UPN has officially placed the show on hiatus, replacing its Friday night slot with “America’s Greatest Pets,” though some unaired shows may broadcast this summer. (The official “Legacy” Web site has been replaced with an ad for UPN’s animated Dilbert show.)
“Legacy,” a period soap opera set in post-Civil War Kentucky, debuted in October 1998 and is filmed in Richmond. Its producers are said to be shopping it around to other networks in case UPN drops it, as expected. Its rating haven’t been good but it has a small, loyal fan base, some of whom are organizing mail campaigns over the Internet to save the show.

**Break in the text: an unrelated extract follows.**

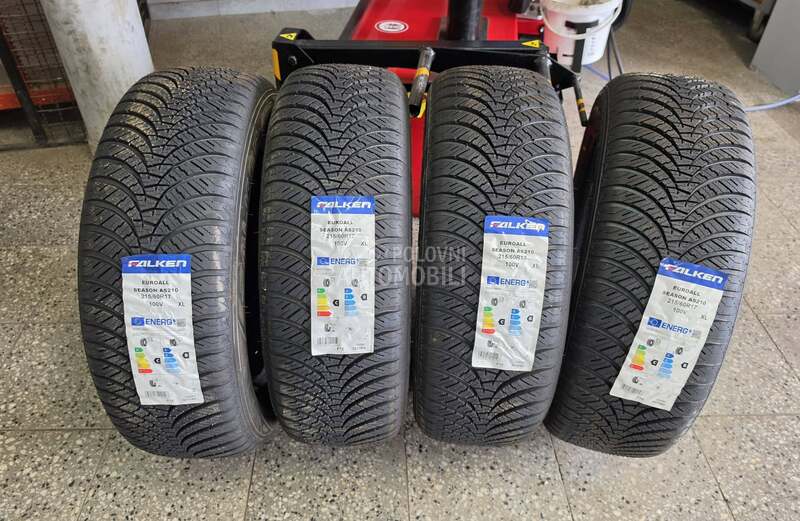 Falken 215/60 R17 Sve sezone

“I’ve been champing at the bit wondering if anything is happening,” says local actress Bridget Gethins, who plays an Irish maid also named Bridget on “Legacy.”
Mark Joy, who plays Col. Griffith, a wealthy landowner, says, “If it isn’t picked up, it was a great ride while it lasted and there’s always been something else around the corner for me. I’ve sort of let go of it already.”
Gethins says she’s been hearing rumors that the producers were talking to NBC and she’s also heard rumors that the show wouldn’t film in Richmond anymore, but so far, they’re just rumors.
Though neither Gethins nor Joy remains very hopeful about the show’s future, they say they would return to the show if it were resurrected.
Says Joy: “I definitely think it has an audience and it has a place and if UPN or whoever would bring it back would just give it a chance, I think it would have several years of airtime.” — R.F.